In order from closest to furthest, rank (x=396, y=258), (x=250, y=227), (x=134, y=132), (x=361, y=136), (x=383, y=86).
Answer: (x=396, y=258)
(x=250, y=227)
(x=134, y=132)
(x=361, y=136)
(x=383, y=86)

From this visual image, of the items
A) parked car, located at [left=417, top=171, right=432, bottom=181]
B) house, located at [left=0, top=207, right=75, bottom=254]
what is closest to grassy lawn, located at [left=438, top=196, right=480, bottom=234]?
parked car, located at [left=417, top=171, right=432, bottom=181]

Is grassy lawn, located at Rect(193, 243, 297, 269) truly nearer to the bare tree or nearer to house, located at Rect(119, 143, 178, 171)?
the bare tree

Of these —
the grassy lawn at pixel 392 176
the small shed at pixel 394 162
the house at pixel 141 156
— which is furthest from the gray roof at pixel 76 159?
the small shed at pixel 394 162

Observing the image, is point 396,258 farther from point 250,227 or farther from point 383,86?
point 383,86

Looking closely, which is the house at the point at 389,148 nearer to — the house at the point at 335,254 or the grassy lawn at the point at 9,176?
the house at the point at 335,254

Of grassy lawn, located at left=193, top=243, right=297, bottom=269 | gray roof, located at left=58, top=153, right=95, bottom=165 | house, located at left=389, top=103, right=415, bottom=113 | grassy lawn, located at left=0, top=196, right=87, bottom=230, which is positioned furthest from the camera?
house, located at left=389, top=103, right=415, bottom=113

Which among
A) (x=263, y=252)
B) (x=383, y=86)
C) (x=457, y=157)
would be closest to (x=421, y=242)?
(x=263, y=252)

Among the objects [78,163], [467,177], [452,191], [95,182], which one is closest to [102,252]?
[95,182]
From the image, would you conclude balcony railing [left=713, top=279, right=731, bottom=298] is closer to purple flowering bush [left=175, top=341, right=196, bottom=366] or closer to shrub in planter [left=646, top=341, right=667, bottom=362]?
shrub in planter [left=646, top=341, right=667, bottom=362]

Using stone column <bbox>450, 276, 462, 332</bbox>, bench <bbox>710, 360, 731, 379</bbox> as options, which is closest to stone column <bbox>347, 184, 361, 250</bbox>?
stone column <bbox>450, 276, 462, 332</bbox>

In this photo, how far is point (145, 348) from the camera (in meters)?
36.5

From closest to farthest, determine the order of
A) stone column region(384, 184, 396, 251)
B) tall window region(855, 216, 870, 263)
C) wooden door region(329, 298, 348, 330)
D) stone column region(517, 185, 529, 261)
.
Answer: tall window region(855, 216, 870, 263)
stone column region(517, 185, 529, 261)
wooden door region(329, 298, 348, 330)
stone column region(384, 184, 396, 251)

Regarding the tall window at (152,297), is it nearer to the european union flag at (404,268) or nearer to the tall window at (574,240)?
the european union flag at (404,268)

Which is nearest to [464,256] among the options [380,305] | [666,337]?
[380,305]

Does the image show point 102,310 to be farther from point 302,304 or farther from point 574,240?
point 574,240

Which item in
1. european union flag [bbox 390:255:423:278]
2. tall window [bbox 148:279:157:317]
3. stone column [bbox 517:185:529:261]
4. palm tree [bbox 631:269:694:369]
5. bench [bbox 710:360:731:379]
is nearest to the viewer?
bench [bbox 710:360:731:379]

▶ GIVEN PROBLEM: Rewrite the listing above, substituting "green lawn" for every occurrence of "grassy lawn" and leaving everything else the same.

▶ RESPONSE TO THIS TASK:
In order from closest to furthest, rank (x=396, y=258), (x=250, y=227), (x=134, y=132), (x=361, y=136), (x=383, y=86).
Answer: (x=396, y=258)
(x=250, y=227)
(x=134, y=132)
(x=361, y=136)
(x=383, y=86)

From this visual image, of the items
A) parked car, located at [left=417, top=171, right=432, bottom=181]
B) house, located at [left=0, top=207, right=75, bottom=254]
what is closest to green lawn, located at [left=438, top=196, right=480, bottom=234]?
parked car, located at [left=417, top=171, right=432, bottom=181]

Is green lawn, located at Rect(193, 243, 297, 269) truly nearer to the bare tree or nearer to house, located at Rect(119, 143, 178, 171)?
the bare tree

Of these —
the green lawn at pixel 392 176
the small shed at pixel 394 162
the house at pixel 141 156
— which is furthest from the gray roof at pixel 76 159?
the small shed at pixel 394 162

Observing the image, is point 396,258 farther from point 250,227 or farther from point 383,86?
point 383,86

Looking closely, which is the house at the point at 389,148 nearer to — the house at the point at 335,254 or the green lawn at the point at 9,176?
the house at the point at 335,254

Of green lawn, located at left=193, top=243, right=297, bottom=269 | gray roof, located at left=58, top=153, right=95, bottom=165 | house, located at left=389, top=103, right=415, bottom=113 | green lawn, located at left=0, top=196, right=87, bottom=230, which is positioned furthest from the camera?
house, located at left=389, top=103, right=415, bottom=113

Which among
A) (x=263, y=252)
B) (x=383, y=86)
C) (x=457, y=157)
would be closest to (x=421, y=242)?
(x=263, y=252)

Among the objects [78,163], [467,177], [452,191], [95,182], which one is closest to [102,252]?
[95,182]
From the image, would you conclude balcony railing [left=713, top=279, right=731, bottom=298] is closer to purple flowering bush [left=175, top=341, right=196, bottom=366] or closer to shrub in planter [left=646, top=341, right=667, bottom=362]?
shrub in planter [left=646, top=341, right=667, bottom=362]

Using stone column <bbox>450, 276, 462, 332</bbox>, bench <bbox>710, 360, 731, 379</bbox> as options, which is closest to stone column <bbox>347, 184, 361, 250</bbox>?
stone column <bbox>450, 276, 462, 332</bbox>

In this photo, how far is point (145, 348) from the camera (in meters)?
36.5

From closest to farthest, determine the order of
A) stone column region(384, 184, 396, 251)
B) tall window region(855, 216, 870, 263)
C) wooden door region(329, 298, 348, 330)
D) stone column region(517, 185, 529, 261)
.
Answer: tall window region(855, 216, 870, 263)
stone column region(517, 185, 529, 261)
wooden door region(329, 298, 348, 330)
stone column region(384, 184, 396, 251)

Regarding the tall window at (152,297), is it nearer to the european union flag at (404,268) or nearer to the tall window at (574,240)?
the european union flag at (404,268)

Which is nearest to [464,256] among the options [380,305] | [666,337]?
[380,305]

Does the image show point 102,310 to be farther from point 302,304 or farther from point 574,240?
point 574,240

Which item in
1. european union flag [bbox 390:255:423:278]
2. tall window [bbox 148:279:157:317]
3. stone column [bbox 517:185:529:261]
4. palm tree [bbox 631:269:694:369]
5. bench [bbox 710:360:731:379]
is nearest to the viewer?
bench [bbox 710:360:731:379]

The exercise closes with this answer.